Fear of Inflation is Real

I have been concerned about inflation for the past two years. Low unemployment, higher energy costs, and misguided government policies have all made the hairs on the back of my neck stand up due to my fear of what havoc inflation could bring to this economy. It seems the Fed now shares my worry.
Many entrepreneurs have never had to do business in an age of inflation. In fact, the last bad inflationary period we had was almost thirty years ago. Since then, careful control of the economy with interest rate policy has helped to keep things in check. I am reminded of this every time a young entrepreneur asks me what it is like to live in inflationary times. I have to remind myself that if they are under 30, inflation is not even in their vocabulary. And even if they are 40, they were young kids the last time we had to deal with an inflationary economy.

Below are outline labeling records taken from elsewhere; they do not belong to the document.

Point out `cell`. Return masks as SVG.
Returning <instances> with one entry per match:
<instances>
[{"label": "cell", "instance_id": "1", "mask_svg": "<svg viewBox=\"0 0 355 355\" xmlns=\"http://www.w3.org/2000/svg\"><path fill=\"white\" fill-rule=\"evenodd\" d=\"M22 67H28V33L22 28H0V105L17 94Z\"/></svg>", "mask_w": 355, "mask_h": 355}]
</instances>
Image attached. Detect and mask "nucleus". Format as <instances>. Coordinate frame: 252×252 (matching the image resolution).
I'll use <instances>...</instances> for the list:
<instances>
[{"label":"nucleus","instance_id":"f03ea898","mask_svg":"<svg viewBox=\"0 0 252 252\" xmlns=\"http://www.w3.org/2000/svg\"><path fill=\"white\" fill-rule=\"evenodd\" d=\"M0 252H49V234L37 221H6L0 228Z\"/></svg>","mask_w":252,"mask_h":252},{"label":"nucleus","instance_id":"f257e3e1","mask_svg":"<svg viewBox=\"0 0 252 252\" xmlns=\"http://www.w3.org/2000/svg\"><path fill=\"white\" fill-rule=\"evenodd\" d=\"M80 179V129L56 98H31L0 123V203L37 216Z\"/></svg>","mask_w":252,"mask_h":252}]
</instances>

Periods of inflation create panic and fear. A mob mentality erupts, with people trying to spend and buy before the price goes up even more. And that is what the beast of inflation lives on. Panic buying just makes inflation worse. Interest rates are pushed up and up and up to try and tame the beast. Some of us remember 18% mortgage rates. I had just finished an MBA in Finance the last time we faced this scenario. It was a scary time to be trying to enter the job market. Financial institutions were in disarray — none were hiring and most were laying people off with much more experience than we had just coming out of school.
Recently, many small business owners have begun to feel the pinch of inflation. Health care costs, energy costs, and many raw material costs are pushing up prices on almost everything. Add to that labor shortages in key areas, and you have the recipe for inflation.
During past periods of inflation we were still in the old economy. Big companies could pass along the increased prices to consumers, who due to stronger unions in those days were able to push wages higher to keep up. If their ability to raise prices fell behind, they had lots of cash reserves and knew that they could soon catch up. They just laid people off, shrunk inventories, and tight supplies then pushed up prices. All of this would continue until the economy ran out of gas. We then had a recession to cool things off.
But, we are now in an entrepreneurial economy — remember 50 cents of every dollar in the economy are being generated by small businesses. Small businesses are always tight on cash flow. And if their inputs of raw materials and other direct operating expenses go up, they may not be able to pass along these costs quickly enough to keep their cash flow positive. And they certainly don’t have large cash reserves to ride out the recession that is likely to follow an inflationary period.
So why the current worry about inflation? Hasn’t the Fed got this all under control?
Unfortunately, many of the major causes of inflationary pressures right now are not within the ability of the Fed to control. Many of the top oil producers in the world do not have the most reliable governments. Iran, Russia, Venezuela, Nigeria, and Saudi Arabia are all among the top 10 exporters of oil. Many of these countries may soon make good on their promise to use oil as a weapon and hold back supply. If that happens, our current gas prices would seem like a nostalgic memory from days gone by. There are predictions of several more years of bad hurricanes. Some say even one more bad season is more than our economy will be able to take. We dodged the bullet this year, but we are still in a period where bad storms are likely for several years to come.
Another change that makes inflation harder to control is that we are in a much more open, global economy than we have been in the past. When we had inflation in the mid-1900s, everyone was faced with the same pressures and all could raise prices in relative harmony. Today inflation is quite variable around the world. Therefore, foreign competitors might not face the same inflationary pressures that we do in the US. That would put us at a huge price disadvantage. This is particularly an issue with our skilled labor shortage.
Finally, China and India are lurking. Both countries see themselves as the potential economic superpowers of the next century. They are big enough, strong enough, and centrally controlled enough to potentially use inflation and a weak economy in the US as wedge to gain advantage in the world economy.
So what can a small business do these days to try and weather this impending inflationary storm? Get back to basics and manage conservatively:
– Keep overhead low.
– Build cash reserves to buffer short term price increases that precede your ability to get higher prices from your customers.
– Watch your margins carefully. Worry about growing profits, not sales.
– Don’t lock into long-term contracts that have narrow margins with large customers.
– When inflation heats up even a little, be aggressive with frequent small price increases rather than waiting and trying to catch up at some point with one big jump.
– Pay down variable interest loans ASAP, especially now that interest rates are temporarily back down. As long as there is inflation, interest rates will keep going up over the long term.